Apenas es necesario recordar que ésto ha sido el
corazón de la concepción agustiniana de la Iglesia, al punto de dar a veces la
impresión de identificar puramente el cuerpo de Cristo que es la Iglesia con el
cuerpo de Cristo que es la eucaristía .
Esta, sabemos es también la visión que mayormente
acerca a la eclesiología católica a la eclesiología eucarística de la Iglesia
ortodoxa. Sin la Iglesia y sin la eucaristía Cristo no tendría “cuerpo” en el
mundo.
3. De la Iglesia al alma
Un principio muchas veces repetido y aplicado por los
Padres de la Iglesia es: “Ecclesia vel anima”, o sea la Iglesia o también el
alma . El sentido es: lo que generalmente se dice de la Iglesia, hechas las
debidas distinciones, se aplica en particular a cada persona en la Iglesia. De
san Ambrosio es la afirmación: “La Iglesia es bella en las almas” .
Queriendo mantener el empeño declarado de estas
meditadiciones, de recoger los aspectos más directamente “edificantes” de la
eclesiología conciliar, nos preguntamos: ¿Qué puede significar para la vida
espiritual del cristiano vivir y realizar esta idea de Iglesia, cuerpo de
Cristo y esposa de Cristo?
Si la Iglesia en su acepción más íntima y verdadera es
el cuerpo místico de Cristo, yo realizo en mi a la Iglesia, soy un “ser
eclesial” , en la medida que permito a Cristo hacer de mi su cuerpo, no solo en
teoría, sino también en la práctica. Lo que cuenta entonces no es el lugar que
uno ocupa en la Iglesia, sino el lugar que Cristo ocupa en su corazón.
Objetivamente esto se realiza a través de los
sacramentos, sobre todo en dos de éstos: el bautismo y la eucaristía. El bautismo
lo hemos recibido una sola vez, la eucaristía en cambio la recibimos cada día.
De aquí la importancia de recibirla de manera que ella pueda realizar la tarea
de hacernos Iglesia. La frase famosa dicha por De Lubac “La eucaristía hace a
la Iglesia” no se aplica solamente a nivel comunitario, sino también a nivel
personal: la eucaristía hace de cada uno de nosotros el cuerpo de Cristo, o sea
la Iglesia. También aquí querría servirme de algunas palabras profundas del
entonces cardenal Ratzinger:
“Comunión significa que la barrera aparentemente
insuperable de mi yo viene quebrada (…) significa por lo tanto fusión de las
existencias. Como en la alimentación el cuerpo puede asimilar una sustancia
extránea y así vivir, así mi yo es ‘asimilado’ al mismo Jesus, hecho similar a
él en un intercambio que rompe siempre más las líneas de separación” .
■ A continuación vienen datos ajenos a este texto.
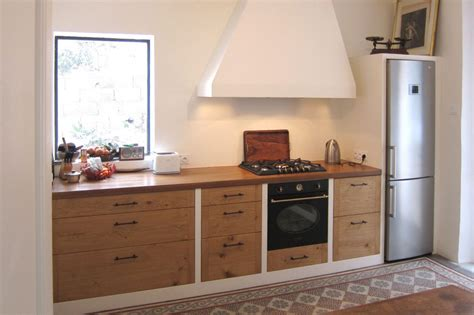 le de cuisine cuisine en chêne massif rustique hegenbart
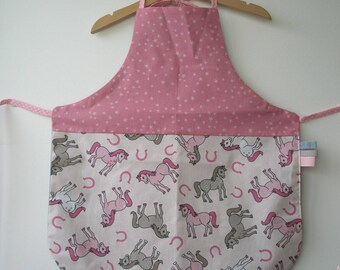 """horse and Star"" girl apron"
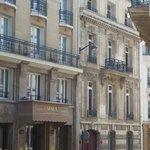 Hotel Atala na rua chateaubriand.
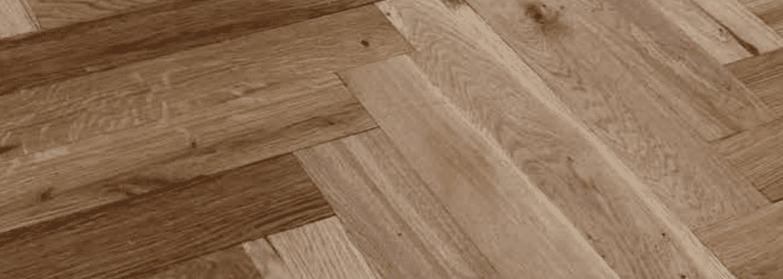 Dubové dřevěné podlahy titulní foto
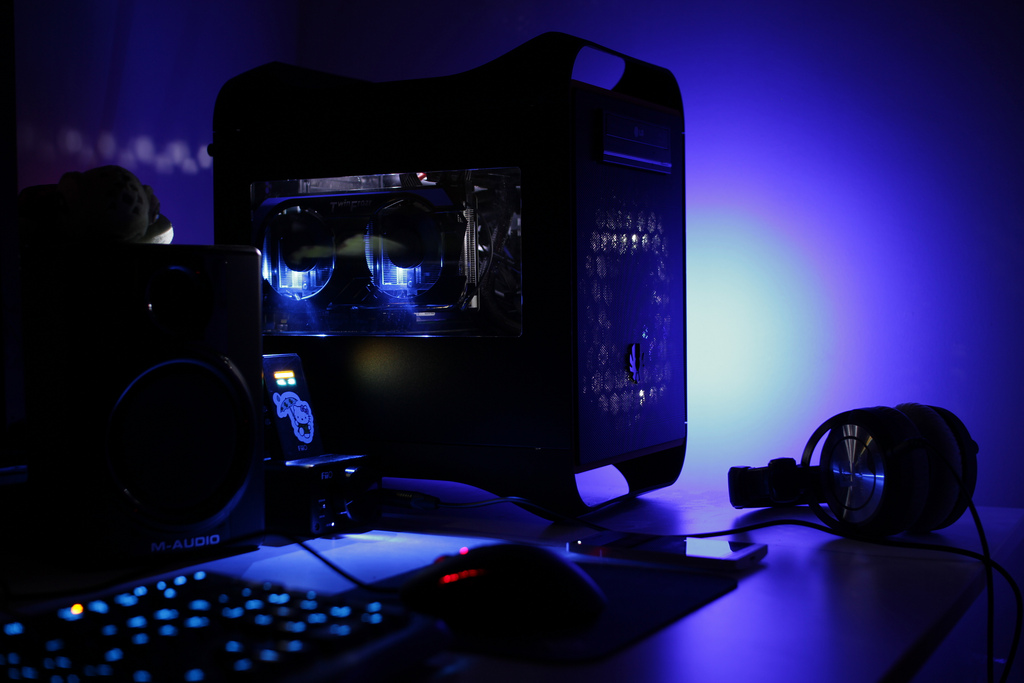 My Transition From Console to PC Gaming! - #UD 1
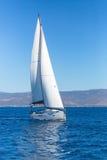Crogioli di nave di navigazione con le vele bianche nel mare Fotografia Stock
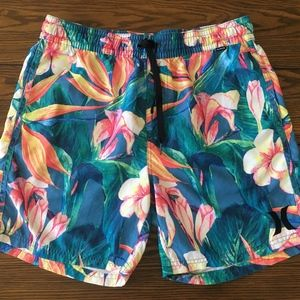 Hurley Men´s Floral Shorts Size M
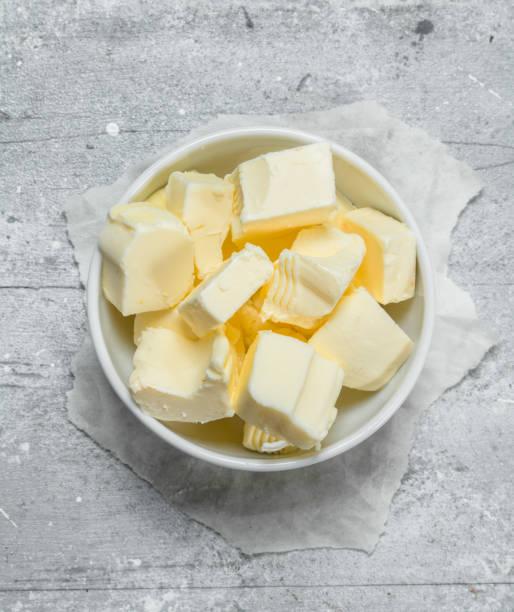 stukjes boter in de kom - boter stockfoto's en -beelden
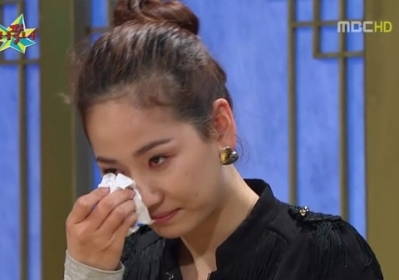 A screen capture shows Ye-eun, a member of Wonder Girls, wiping her tears while talking about her stint in the U.S. on a MBC TV talk show in November 2009.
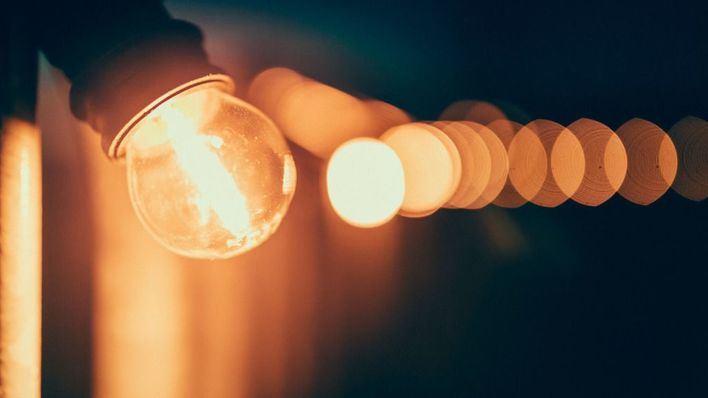 La tarifa eléctrica batirá este viernes su récord anual situándose a casi cien euros megavatio/hora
Dos existencias, la mía y la de Cristo, se vuelven una
sola, “sin confusión y sin división”, no hipostáticamente como en la
Encarnación, sino místicamente y realmente. De dos “yo” resulta uno solo: no mi
pequeño yo de criatura, sino el de Cristo, al punto que cada uno de nosotros
después de haber recibido la eucaristía, puede osar decir con Pablo: “No soy yo
quien vive, es Cristo que vive en mí”. (Gal 2,20). En la eucaristía, escribe el
Cabasilas,
“Cristo se derrama en nosotros y con nosotros se
funde, pero cambiándonos y transformándonos en sí como una gota de agua puesta
en un infinito océano de ungüento perfumado” .
La imagen de la Iglesia cuerpo de Cristo está intrínsecamente
relacionada, se decía, con aquella de la Iglesia esposa de Cristo y también
esto nos puede ayudar mucho a vivir en profundidad, mistagógicamente, la
eucaristía.
La carta a los Efesios, dice que el matrimonio humano
es un símbolo de la unión entre Cristo y la Iglesia: “Por esto el hombre dejará
a su padre y su madre y se unirá a su mujer y los dos formarán una sola carne.
Este misterio es grande; lo digo en referencia a Cristo y a la Iglesia”. (EF
5,31-33). Ahora, según san Pablo, la consecuencia inmediata del matrimonio es
que el cuerpo del marido pasa a ser de la mujer y viceversa, el cuerpo de la
mujer se vuelve del marido (Cfr.1 Cor 7,4).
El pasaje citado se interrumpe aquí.